Textauszug |
Die US-Banken erreichen durch den Transfer der Hypothekenrisiken deutlich bessere Risikokennzahlen. Denn durch das Nichtvorhandensein eines Großteils der Hypotheken verkürzt sich die Aktivaseite der Bankbilanz. Im gleichen Masse steigt ceteris paribus die Eigenkapitalquote an. Die kürzlich in der Wirtschaftspresse oft zitierte, relativ hohe ungewichtete Eigenkapitalquote von US-Banken findet ihre Ursache auch in der Agency-Finanzierung. Würde man aber die europäischen Bankbilanzen von ihrem "Gewicht" an Hypothekenkrediten komplett befreien, so stiegen ihre Eigenkapitalquoten auf einen Schlag auf ein mit den US-Banken vergleichbares Level. Ebenso würde der Transfer weitere Kennzahlen - wie das Tier 1 Ratio - positiv beeinflussen.

Der Umfang der Agency-Finanzierung ist dabei nicht zu unterschätzen: Ende 2013 lag die Summe der in Europa vergebenen Hypotheken bei 6,4 Billionen Euro1), in den USA lagen sie bei etwa zehn Billionen Euro2). Es verwundert, dass ausgerechnet im Kernland der freien Marktwirtschaft, der Staat für dieses wichtige Strukturrisiko des Bankensektors übernimmt.

Knapp vier Billionen Euro davon werden in den USA von den US-Agencies garantiert und finden sich somit auch nicht mehr auf den dortigen Bankbilanzen. Würde man eine derartige Quote von 40 Prozent in Europa erreichen, so könnte man eine aggregierte Bilanzverkürzung von über zwei Billionen Euro für europäische Banken erreichen. Mit einer Annäherung der beiden Konzepte ist kurzfristig nicht zu rechnen. Die Unterschiede haben starken Einfluss auf die Beurteilung der Bonitätsrisiken der Banken und deren Portfolios sowie insbesondere in der Beurteilung der systemischen Relevanz des Covered-Bond-Marktes für Europa.

Aufgaben |
1: Schreib aus dem Text über Hypotheken bei US-Banken den Teil von "Der Umfang der" bis "des Bankensektors übernimmt." wortgetreu ab.
2: Setz den Text über Hypotheken bei US-Banken nach seinem letzten Satz fort.

Material |

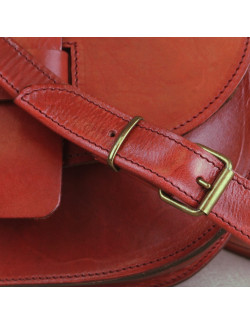 Enora en color cereza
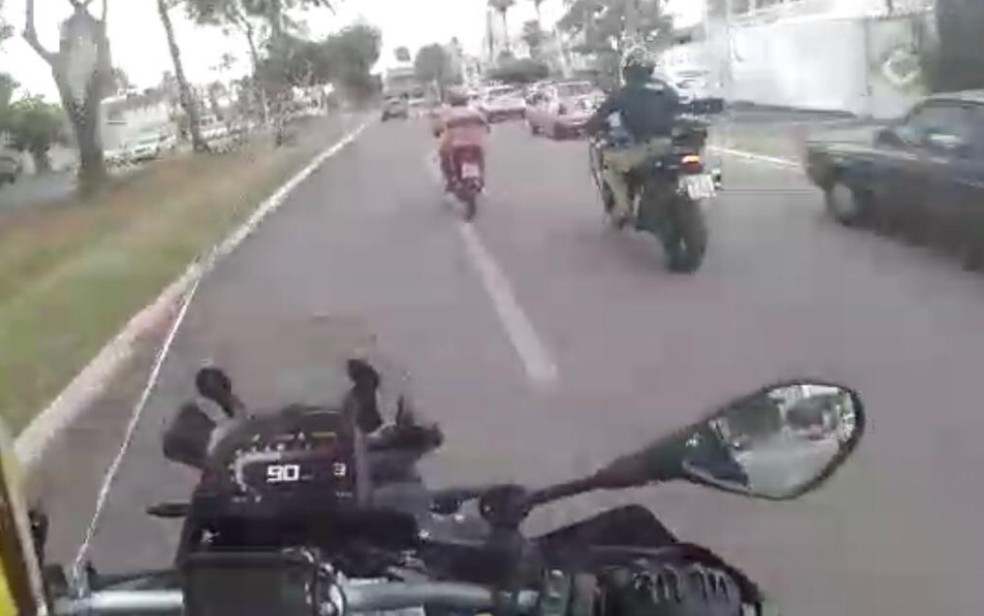 Jovem sem CNH é preso ao cair da motocicleta após 12 km de perseguição policial por ruas de Goiânia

Lösungen |
1:
Der Umfang der Agency-Finanzierung ist dabei nicht zu unterschätzen: Ende 2013 lag die Summe der in Europa vergebenen Hypotheken bei 6,4 Billionen Euro1), in den USA lagen sie bei etwa zehn Billionen Euro2). Es verwundert, dass ausgerechnet im Kernland der freien Marktwirtschaft, der Staat für dieses wichtige Strukturrisiko des Bankensektors übernimmt.

2:
Kein Flickenteppich nationaler Gesetze

Um einen hochliquiden und weltweit anerkannten Markt zu schaffen, bedarf es mehr als einen Flickenteppich nationaler Gesetze: ein gesamteuropäisches Covered-Bond-Gesetz. Gerade vor dem Hintergrund der kürzlich vom europäischen Parlament verabschiedeten Bankenunion bietet sich ein gemeinsames Gesetz an. Mit der Bankenunion gibt es europaweit gemeinsame Spielregeln hinsichtlich Bankenaufsicht, Kapitalausstattung, Risikosteuerung und Bankenabwicklung. Auf diese Grundlage könnte ein europäisches Covered-Bond-Gesetz sehr gut aufsetzen.

Wie müsste ein europäisches Covered-Bond-Gesetz aussehen? Die hohe Transparenz der Cover Pools ist seit langem eine der wichtigsten Forderungen von Investoren. Ein Vorbild für die Transparenz sind Hypothekenverbriefungen. Hier wird eine Vielzahl von Daten bezüglich der Sicherheiten regelmäßig veröffentlicht: Information auf Einzelkreditebene wie Beleihungsauslauf der Hypothek, Beruf der Darlehensnehmer, Region beziehungsweise Adresse der Immobilie, in den USA auch der Fico Score (vergleichbar mit dem deutschen Schufa-Wert), in Großbritannien die Anzahl der CCJs (Country Court Judgements: Anzahl der Gerichtsverfügungen aufgrund nicht bezahlter Rechnungen). Mit diesen Daten könnten sich Investoren ein viel genaueres Bild von dem Risiko der Cover Pools machen als dies bisher möglich ist. Die Daten wären anonymisiert, aber für jede Bank leicht abrufbar.

In welcher Struktur sind die Poolaktiva am besten zu halten? In Europa konkurrieren im Wesentlichen drei Ausgestaltungsformen:

- das Halten der Aktiva auf der Bankbilanz (zum Beispiel Deutschland, Spanien),

- über ein Spezialkreditinstitut (unter anderem Frankreich) und

- über ein SPV (Special Purpose Vehicle; unter anderem Italien, Großbritannien).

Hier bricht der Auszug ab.